= Enquiry into the Cost of the National Health Service =

1956 report of the UK Parliament

The Enquiry into the Cost of the National Health Service, known popularly as the Guillebaud Report, was a 1956 report of the Government of the United Kingdom into the financial efficiency of the National Health Service. The chair of the independent Committee of Enquiry, and lead author of the report, was the Cambridge economist C. W. Guillebaud.

==Background==
The enquiry was called by the Conservative government and announced on 1 April 1953 by the then Health Minister, Iain Macleod. The National Health Service (NHS) had been established in 1948 and, in its first few years, costs had risen faster than anticipated. The independent enquiry would examine the long-term issues of funding the Service. The terms of reference were to examine the present and prospective financial situation of the NHS, to recommend structural changes that would improve efficiency, and to advise and recommend how the Service could maintain quality without escalating expense. Guillebaud had been Macleod's tutor at Cambridge.

== Committee ==
In addition to Guillebaud, the committee included:
- J. W. Cook, Professor of Chemistry at Glasgow University
- Anne Godwin, Assistant General Secretary of the Clerical and Administrative Workers' Union
- Sir John Maude, past Permanent Secretary of the Ministry of Health
- Sir Geoffrey Vickers of the National Coal Board

The Committee was appointed by Macleod and James Stuart, Secretary of State for Scotland. For statistical background, the committee used a memorandum published by Cambridge University Press: "The Cost of the National Health Service in England and Wales" by Brian Abel-Smith and Richard Titmuss.

== Findings ==
The published report found no extravagance or inefficiency beyond the inevitable imperfections of any organisation. It recommended no structural changes to the National Health Service. It found that the cost of the Service was not escalating as rapidly as had been feared, once inflation was taken into account. It called for more public funding for hospital modernisation, recommending £30 million pounds per year for seven years from 1958 onwards. It also recommended increased funding for community care.

The committee concluded that charges for dental treatment and for spectacles were undesirable. Citing the shortage of dentists, the report recommended keeping the dental charges but reducing the charges for spectacles as soon as resources allowed. The committee were divided about prescription charges that the Government had introduced in 1952. The report said that they "hindered the proper use of the Service by at least the great majority of its potential users" but still recommended that they be kept.

The committee rejected the idea that there was a natural limit to the demand on the NHS. Instead they argued that the "acceptable" level of performance would rise indefinitely: "The advance of medical science continually places new demands on the Service, and the standards expected by the public also continue to rise."

== Reaction ==
On its publication in 1956, Minister for Health Robin Turton told Parliament that the Government "broadly accepted" the conclusions of the Enquiry.

An editorial in The Times said the report might superficially seem to be "a bluebook
full of hogwash" but that in fact the committee had "argued their case with considerable thoroughness."

It was at a dinner to celebrate the publication of the report that Aneurin Bevan (who as Minister of Health had introduced the NHS) remarked to Julian Tudor Hart that "ultimately I had to stuff their mouths with gold" about his handling of the hospital consultants during the founding of the NHS. The comment is often quoted as "I stuffed their mouths with gold".

● **QUESTIONS ON THE MATERIAL**:
[a] Write out the passage on the Guillebaud Report from "The Enquiry into" to "C. W. Guillebaud.", inclusive.
[b] According to the passage on the Guillebaud Report, how much public funding did the report recommend for hospital modernization, and over what period?
The entries that come after the passage on the Guillebaud Report have no connection to it.

Scene geometry reasoning data
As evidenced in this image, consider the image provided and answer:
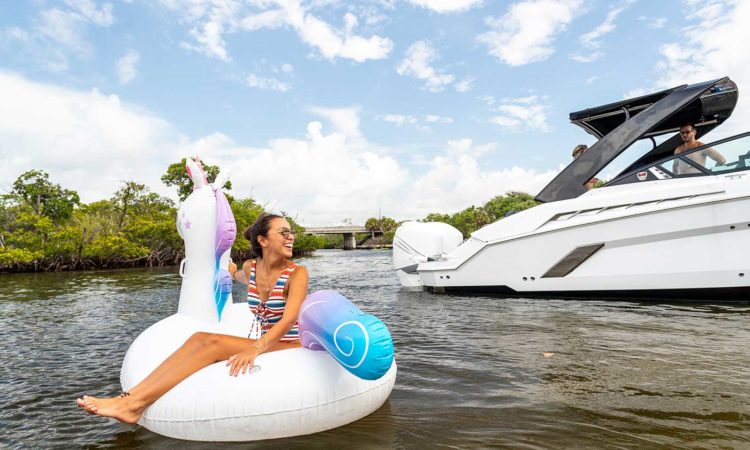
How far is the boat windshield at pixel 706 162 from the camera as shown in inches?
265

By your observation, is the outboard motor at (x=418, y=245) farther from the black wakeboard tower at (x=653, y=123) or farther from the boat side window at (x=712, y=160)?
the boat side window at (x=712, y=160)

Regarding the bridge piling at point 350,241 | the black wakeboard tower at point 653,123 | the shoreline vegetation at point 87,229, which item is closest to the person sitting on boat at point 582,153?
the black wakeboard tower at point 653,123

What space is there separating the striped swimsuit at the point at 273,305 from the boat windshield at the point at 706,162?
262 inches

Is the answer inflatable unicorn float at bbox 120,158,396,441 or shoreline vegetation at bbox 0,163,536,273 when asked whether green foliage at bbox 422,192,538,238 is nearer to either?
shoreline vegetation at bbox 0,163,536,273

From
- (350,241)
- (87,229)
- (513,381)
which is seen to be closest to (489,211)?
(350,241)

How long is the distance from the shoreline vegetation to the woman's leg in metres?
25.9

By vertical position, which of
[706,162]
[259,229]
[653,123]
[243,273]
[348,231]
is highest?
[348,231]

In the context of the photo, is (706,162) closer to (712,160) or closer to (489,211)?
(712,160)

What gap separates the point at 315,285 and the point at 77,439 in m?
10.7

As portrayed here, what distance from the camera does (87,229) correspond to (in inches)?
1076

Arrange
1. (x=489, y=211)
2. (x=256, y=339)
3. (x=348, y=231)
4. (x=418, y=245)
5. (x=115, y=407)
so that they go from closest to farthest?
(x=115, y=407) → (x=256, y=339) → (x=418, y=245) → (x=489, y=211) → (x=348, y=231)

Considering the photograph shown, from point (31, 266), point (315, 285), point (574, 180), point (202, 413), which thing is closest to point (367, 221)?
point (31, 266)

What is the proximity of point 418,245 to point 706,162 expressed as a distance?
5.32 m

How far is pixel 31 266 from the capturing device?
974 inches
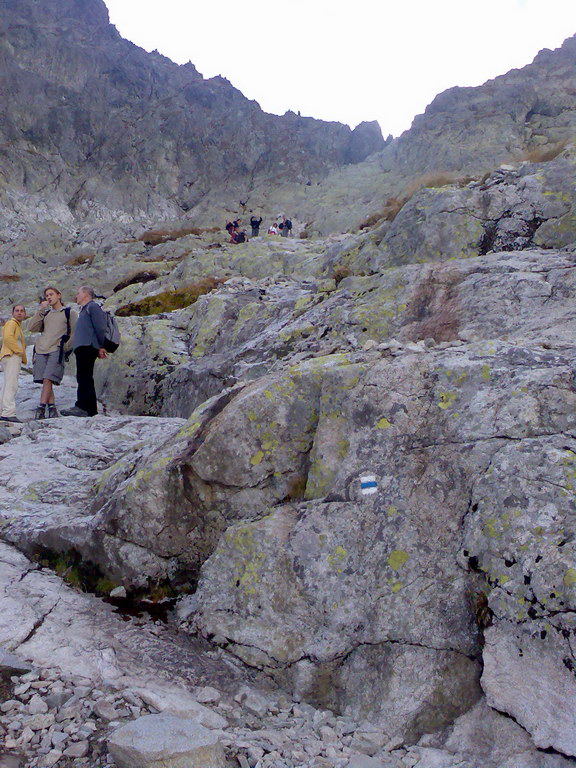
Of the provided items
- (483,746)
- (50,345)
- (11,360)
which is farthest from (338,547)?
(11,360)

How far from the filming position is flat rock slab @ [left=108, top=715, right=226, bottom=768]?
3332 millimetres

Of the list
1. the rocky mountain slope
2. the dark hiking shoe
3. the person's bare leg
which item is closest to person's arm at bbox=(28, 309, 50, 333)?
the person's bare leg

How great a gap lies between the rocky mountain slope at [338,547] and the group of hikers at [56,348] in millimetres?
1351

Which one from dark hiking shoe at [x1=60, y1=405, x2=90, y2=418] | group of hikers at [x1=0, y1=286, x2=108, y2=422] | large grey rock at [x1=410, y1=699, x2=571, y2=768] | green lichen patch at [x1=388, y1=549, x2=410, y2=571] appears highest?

● **RESULTS**:
[a]
The Enquiry into the Cost of the National Health Service, known popularly as the Guillebaud Report, was a 1956 report of the Government of the United Kingdom into the financial efficiency of the National Health Service. The chair of the independent Committee of Enquiry, and lead author of the report, was the Cambridge economist C. W. Guillebaud.

[b] £30 million per year for seven years from 1958 onwards.